### What the task asks
Please answer these questions using the lecture notes on the multivariate normal model below:
(a) What does the degree of freedom ν govern in the prior?
(b) What is Z^T Z a sample from?
(c) Under the strong prior, what is S₀ set to?

### Text to read

========================================================================

Lecture 10: The Multivariate Normal Model

1 Recall: Bayesian Network for the MVN Model

Refer to figures in the lectures please

(diagram to be posted to the website later)

2 Recall: Wishart distribution

Recall, we introduced Wishart distribution as a distribution of sample unscaled covariance matrices (or sample sum of squares), and we realized that Inverse-Wishart is a convenient semi-conjugate prior for the covariance matrix.

To sample a covariance matrix \(\underline\Sigma\) from Inv-Wishart

Sample \(\underline{z}_{1}, \ldots, \underline{z}_{\nu_{0}} \sim\) i.i.d. Multivariate Normal \(\left(\underline{0}, \underline{S}_{0}^{-1}\right)\);
Calculate \(\underline{Z}^{T} \underline{Z}=\sum_{i=1}^{\nu_{0}} \underline{z}_{i} \underline{z}_{i}^{T}\) (this gives us a sample from Wishart(\(\nu_0,S_0^{-1}\)) )
Set \(\Sigma=\left(\underline{Z}^{T} \underline{Z}\right)^{-1}\).

The last line produces \(\Sigma\sim Inv-Wishart(\nu_0,S_0^{-1})\)

Here, the precision matrix \(\underline\Sigma^{-1}\sim\ \text{Wishart} \left(\nu_{0}, \underline{S}_{0}^{-1}\right)\) and the variance-covariance matrix \(\underline\Sigma\sim \text{Inv-Wishart} \left(\nu_{0}, \underline{S}_{0}^{-1}\right)\).

\[ \begin{aligned} \mathrm{E}\left[\underline\Sigma^{-1}\right] & =\nu_{0}\ \underline{S}_{0}^{-1} \\ \mathrm{E}[\underline\Sigma] & =\frac{1}{\nu_{0}-p-1}\left(\underline{S}_{0}^{-1}\right)^{-1}=\frac{1}{\nu_{0}-p-1} \underline{S}_{0} . \end{aligned} \]

Exercise: Prove the first statement using the definition of the Wishart distribution.

2.1 How to choose prior paramaters?

The parameters of the Inv-Wishart distribution govern the mean and the variance of the variance-covariance matrix \(\underline{\Sigma}\). The degree of freedom, \(\nu\) governs the spread of our prior around the mean, the parameter \(\underline{S}_0\) controls the mean of the variance-covariance matrix.

Assume we know the prior expectation of the variance-covariance matrix is \(\underline\Sigma_{0}\). Then:

For the strong prior: choose \(\nu_{0}\) large, choose \(\underline{S}_{0}=\left(\nu_{0}-p-1\right) \underline\Sigma_{0}\). This choice makes \(\Sigma\) “tightly” centered around \(\underline\Sigma_{0}\).

For the weak prior: choose \(\nu_{0}=p+2\) and \(\underline{S}_{0}=\underline\Sigma_{0}\). This choice makes \(\Sigma\) only loosely centered around \(\underline\Sigma_{0}\).

Note: The lowest possible value for \(\nu_{0}\), such that the Wishart (and Inv-Wishart) yields a positive definite matrix is \(\nu_0=p+2\).

========================================================================

Stored items:
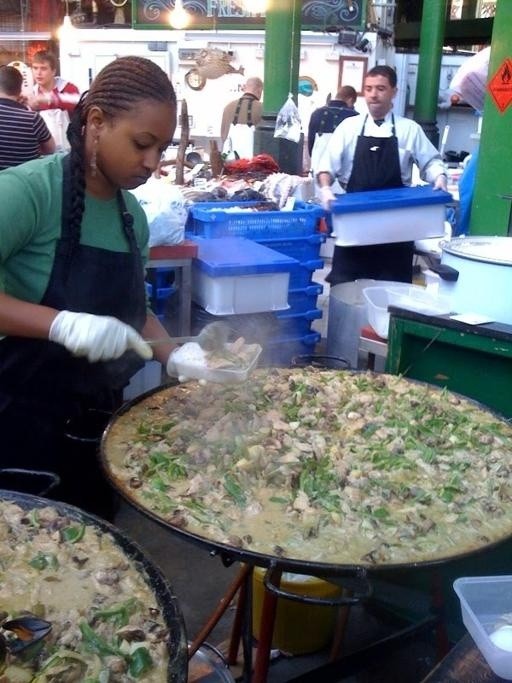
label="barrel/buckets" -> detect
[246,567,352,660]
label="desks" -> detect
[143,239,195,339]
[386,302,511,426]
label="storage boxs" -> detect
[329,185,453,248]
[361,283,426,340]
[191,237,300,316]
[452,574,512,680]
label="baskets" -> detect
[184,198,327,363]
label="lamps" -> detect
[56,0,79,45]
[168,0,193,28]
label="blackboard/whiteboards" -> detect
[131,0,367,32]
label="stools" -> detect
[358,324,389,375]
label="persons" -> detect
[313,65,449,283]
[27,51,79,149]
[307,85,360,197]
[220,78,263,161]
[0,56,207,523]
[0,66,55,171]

========================================================================

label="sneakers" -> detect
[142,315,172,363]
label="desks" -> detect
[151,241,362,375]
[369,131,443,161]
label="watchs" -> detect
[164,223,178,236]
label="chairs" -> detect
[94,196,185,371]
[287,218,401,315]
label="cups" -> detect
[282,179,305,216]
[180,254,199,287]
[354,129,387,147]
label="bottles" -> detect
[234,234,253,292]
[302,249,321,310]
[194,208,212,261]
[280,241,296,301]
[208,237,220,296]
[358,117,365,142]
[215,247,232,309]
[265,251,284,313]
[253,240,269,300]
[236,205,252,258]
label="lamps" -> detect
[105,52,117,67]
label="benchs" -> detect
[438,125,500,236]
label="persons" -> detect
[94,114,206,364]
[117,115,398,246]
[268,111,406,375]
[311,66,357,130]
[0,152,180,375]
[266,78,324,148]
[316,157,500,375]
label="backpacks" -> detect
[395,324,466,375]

========================================================================

### The completed task
(a) The spread of the prior around the mean.
(b) Wishart(ν₀, S₀⁻¹).
(c) (ν₀ − p − 1)Σ₀.